547  

И эту, весьма правдоподобную, картину описывает с увлечением, ввинчивая колющие шурупы, как он любит и умеет. У нас только и будет свету в окне, что немцы. Славянство станет удобрением для германской культуры.

— ... Или Англия и Франция не могут сдержать гнева своих народов, заключат мир с Германией за наш счёт. Да почему Германии не поменять Эльзас-Лотарингию на Польшу с немецким принцем, Литву с немецким принцем, Украину с австрийским принцем?..

И вскинув свою чуткую голову — самое эффектное место речи, увы, всего лишь в кабинете Родзянки:

— Но сегодня мы переживаем день перелома. И если эта социалистическая демократия берётся за руль государственного корабля для того, чтобы спасти Россию, — пусть знает, что у неё не два врага, один на фронте, один в тылу: буржуазия не нанесёт ей удара в спину!

Присутствующие аплодируют, включая корреспондентов, и Маклаков тоже. (Хотя: а с чего эта социалистическая демократия да справится с рулём, — она когда-нибудь за него держалась? К чему она годна?) А Шульгин — с гордостью, сочно:

— Я всегда был — по воспитанию, по традиции, по склонности — монархистом. И вот я говорю: если новое правительство спасёт Россию — я стану республиканцем!

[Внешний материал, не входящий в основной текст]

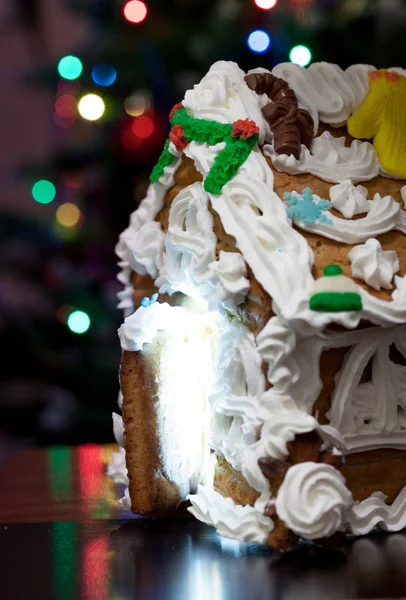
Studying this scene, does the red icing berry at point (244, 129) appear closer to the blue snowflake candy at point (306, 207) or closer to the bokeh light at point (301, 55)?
the blue snowflake candy at point (306, 207)

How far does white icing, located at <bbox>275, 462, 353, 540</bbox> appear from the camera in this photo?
10.1 ft

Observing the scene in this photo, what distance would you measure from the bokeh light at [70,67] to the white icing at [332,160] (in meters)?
1.78

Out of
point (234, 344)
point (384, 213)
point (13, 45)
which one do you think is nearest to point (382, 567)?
point (234, 344)

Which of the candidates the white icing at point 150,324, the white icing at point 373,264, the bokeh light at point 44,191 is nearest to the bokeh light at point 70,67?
the bokeh light at point 44,191

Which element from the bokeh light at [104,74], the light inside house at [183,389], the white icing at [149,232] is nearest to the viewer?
the light inside house at [183,389]

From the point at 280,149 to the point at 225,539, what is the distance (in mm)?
1357

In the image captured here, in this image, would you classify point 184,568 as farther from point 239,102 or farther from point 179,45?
point 179,45

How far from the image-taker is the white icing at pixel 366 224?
3441 millimetres

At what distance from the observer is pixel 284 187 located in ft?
11.8

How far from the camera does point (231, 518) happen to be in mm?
3355

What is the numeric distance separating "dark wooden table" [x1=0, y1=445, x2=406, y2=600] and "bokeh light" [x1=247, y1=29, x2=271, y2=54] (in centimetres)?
221

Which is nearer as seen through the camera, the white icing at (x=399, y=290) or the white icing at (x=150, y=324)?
the white icing at (x=399, y=290)

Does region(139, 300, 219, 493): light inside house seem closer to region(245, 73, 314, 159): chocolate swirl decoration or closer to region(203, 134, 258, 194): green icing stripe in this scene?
region(203, 134, 258, 194): green icing stripe

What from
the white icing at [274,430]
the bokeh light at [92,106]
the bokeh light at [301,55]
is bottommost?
the white icing at [274,430]
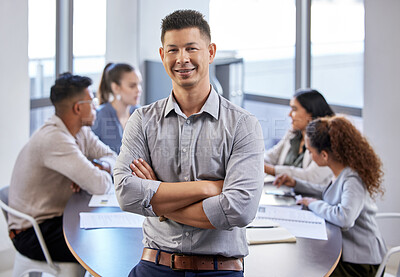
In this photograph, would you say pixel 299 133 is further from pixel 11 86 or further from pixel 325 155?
pixel 11 86

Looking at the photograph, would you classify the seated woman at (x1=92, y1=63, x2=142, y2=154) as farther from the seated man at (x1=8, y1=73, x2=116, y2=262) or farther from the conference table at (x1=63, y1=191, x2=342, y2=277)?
the conference table at (x1=63, y1=191, x2=342, y2=277)

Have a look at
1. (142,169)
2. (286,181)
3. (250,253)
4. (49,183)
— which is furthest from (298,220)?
(49,183)

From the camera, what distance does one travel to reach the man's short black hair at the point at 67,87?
252 centimetres

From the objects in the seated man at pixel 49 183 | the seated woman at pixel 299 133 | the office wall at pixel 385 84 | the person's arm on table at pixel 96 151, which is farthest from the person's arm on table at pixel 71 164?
the office wall at pixel 385 84

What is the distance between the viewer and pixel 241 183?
1282mm

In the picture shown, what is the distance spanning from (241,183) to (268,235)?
1.60 feet

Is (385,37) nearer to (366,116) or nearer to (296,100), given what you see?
(366,116)

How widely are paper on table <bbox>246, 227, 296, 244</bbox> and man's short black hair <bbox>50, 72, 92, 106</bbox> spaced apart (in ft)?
4.23

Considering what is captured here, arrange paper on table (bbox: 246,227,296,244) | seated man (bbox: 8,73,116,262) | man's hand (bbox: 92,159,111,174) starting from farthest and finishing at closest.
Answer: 1. man's hand (bbox: 92,159,111,174)
2. seated man (bbox: 8,73,116,262)
3. paper on table (bbox: 246,227,296,244)

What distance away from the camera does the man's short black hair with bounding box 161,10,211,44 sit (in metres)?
1.30

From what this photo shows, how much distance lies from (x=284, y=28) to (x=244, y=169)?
10.1 ft

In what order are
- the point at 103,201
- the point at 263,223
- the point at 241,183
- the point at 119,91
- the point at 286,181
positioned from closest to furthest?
the point at 241,183
the point at 263,223
the point at 103,201
the point at 286,181
the point at 119,91

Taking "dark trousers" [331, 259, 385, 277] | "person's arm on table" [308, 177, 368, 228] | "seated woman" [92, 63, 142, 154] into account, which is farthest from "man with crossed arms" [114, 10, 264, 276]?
"seated woman" [92, 63, 142, 154]

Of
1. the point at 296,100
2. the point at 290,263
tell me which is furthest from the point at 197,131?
the point at 296,100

Весьма возможно, нас совсем отодвинут — и в земствах, и в местном и в государственном управлении. Но я утверждаю, что мы, буржуи, предпочитаем быть париями в России, чем пользоваться какой угодно властью и привилегиями в стране, зависящей от Германии. Если эта социалистическая демократия сейчас выведет Россию из страшной беды — она выдержит такой экзамен, какого ещё не было в мировой истории.

У едкого, но впечатлительного Шульгина бывает в речах, когда голос тронут едва не до слёз:

— Я повторяю: мы предпочитаем быть нищими, но нищими в своей стране. Если вы можете сохранить нам эту страну и спасти её — раздевайте нас, мы об этом плакать не будем.

Кричат браво и аплодируют.

При сильных словах Шульгина волнение его начало передаваться Маклакову. И хотя Василий Алексеевич эти недели всё больше разума находил в том, чтобы держаться в стороне и ни во что не вмешиваться, — а вдруг захотелось ему сейчас выступить. Он нисколько не готовился, но это ему и не требовалось. Было нечто в сегодняшней минуте. (Хотя — к кому эти речи обращены? на кого повлияют?)

А пока выступали ещё. Октябрист и член Думского Комитета Савич. Маклаков, уже настраиваясь к речи, слышал лишь пунктирно:

— ... Сила массы начинает давить на представителей ума и государственного разума... Гражданская доблесть Милюкова, который своим уходом подчеркнул... Если даже меньшевики уже клеймятся как черносотенцы... Народ находится в чаду... Будут травить и Церетели... Я надеюсь, спасение придёт теперь, как и триста лет назад, не из гнилого Петрограда...

Родзянко заметил, что Маклаков хочет говорить, но уже дал слово думцу Александрову:

— ... Новая власть — последняя историческая карта, и если она будет бита, то ничего не останется... Чтобы народ не очнулся, лишь оказавшись в кандалах, надо ему говорить правду... Даже в Китае революция совершалась под знаком национального возрождения.

Теперь Родзянко обрадованно дал слово Маклакову. Василий Алексеевич мягко, неслышно вышел туда, вперёд, сохраняя меланхолическое выражение лица и тон.

— Я — не собирался говорить сегодня. Положение ясно, диагноз поставлен, и даже средства лечения. Но вот что: каким бы языком каждый из нас ни говорил, под ним скрывается главная мысль: неужели Россия недостойна той свободы, которую завоевала” ? Как Керенский, который — (осадить его, прославился чужими словами) — перефразировал старинную анафему Ивана Аксакова, воскликнувшего в минуту горя: „Вы не дети свободы, вы взбунтовавшиеся рабы!” Мысль, что Россия может оказаться недостойна свободы, которую она получила, — эта мысль заставила Керенского пожалеть, что он не умер раньше. Но для других эта мысль была не внезапно возникшим разочарованием, а только подтверждением их прежних горьких сомнений.

И губы его — не улыбались, но грустно намекали на улыбку жалости. Выговаривать „Россия оказалась недостойна свободы” — что ж оставалось от жизни их всех?

— Можно многих упрекать. А итог: Россия получила в день революции больше свободы, чем она могла вместить. И революция — погубила Россию.

Страшное беззвучие, не слышно дыхания. И собственного тоже.